WHAT TO WORK ON >>
Take the records below and set them down exactly, so that every line matches the original.

Stored items >>
------------------------------------

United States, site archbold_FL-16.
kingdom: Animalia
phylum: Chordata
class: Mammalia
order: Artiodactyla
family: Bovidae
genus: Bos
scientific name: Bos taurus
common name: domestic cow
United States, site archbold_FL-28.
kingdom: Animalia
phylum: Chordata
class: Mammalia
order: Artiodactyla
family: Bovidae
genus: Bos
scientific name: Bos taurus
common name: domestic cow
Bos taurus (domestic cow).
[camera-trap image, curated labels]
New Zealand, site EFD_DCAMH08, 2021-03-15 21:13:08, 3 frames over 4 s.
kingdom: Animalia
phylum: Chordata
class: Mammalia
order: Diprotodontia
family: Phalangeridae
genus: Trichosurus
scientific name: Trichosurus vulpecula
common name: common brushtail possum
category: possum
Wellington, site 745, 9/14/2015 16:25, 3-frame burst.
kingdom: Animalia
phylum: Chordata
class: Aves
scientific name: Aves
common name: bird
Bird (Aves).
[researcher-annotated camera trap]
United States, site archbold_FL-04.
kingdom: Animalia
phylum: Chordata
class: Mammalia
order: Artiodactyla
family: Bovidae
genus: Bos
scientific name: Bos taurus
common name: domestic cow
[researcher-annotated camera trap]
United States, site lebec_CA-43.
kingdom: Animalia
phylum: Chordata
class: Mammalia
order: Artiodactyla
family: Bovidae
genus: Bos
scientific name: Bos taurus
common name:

------------------------------------

SOLUTION >>
United States, site archbold_FL-16.
kingdom: Animalia
phylum: Chordata
class: Mammalia
order: Artiodactyla
family: Bovidae
genus: Bos
scientific name: Bos taurus
common name: domestic cow
United States, site archbold_FL-28.
kingdom: Animalia
phylum: Chordata
class: Mammalia
order: Artiodactyla
family: Bovidae
genus: Bos
scientific name: Bos taurus
common name: domestic cow
Bos taurus (domestic cow).
[camera-trap image, curated labels]
New Zealand, site EFD_DCAMH08, 2021-03-15 21:13:08, 3 frames over 4 s.
kingdom: Animalia
phylum: Chordata
class: Mammalia
order: Diprotodontia
family: Phalangeridae
genus: Trichosurus
scientific name: Trichosurus vulpecula
common name: common brushtail possum
category: possum
Wellington, site 745, 9/14/2015 16:25, 3-frame burst.
kingdom: Animalia
phylum: Chordata
class: Aves
scientific name: Aves
common name: bird
Bird (Aves).
[researcher-annotated camera trap]
United States, site archbold_FL-04.
kingdom: Animalia
phylum: Chordata
class: Mammalia
order: Artiodactyla
family: Bovidae
genus: Bos
scientific name: Bos taurus
common name: domestic cow
[researcher-annotated camera trap]
United States, site lebec_CA-43.
kingdom: Animalia
phylum: Chordata
class: Mammalia
order: Artiodactyla
family: Bovidae
genus: Bos
scientific name: Bos taurus
common name:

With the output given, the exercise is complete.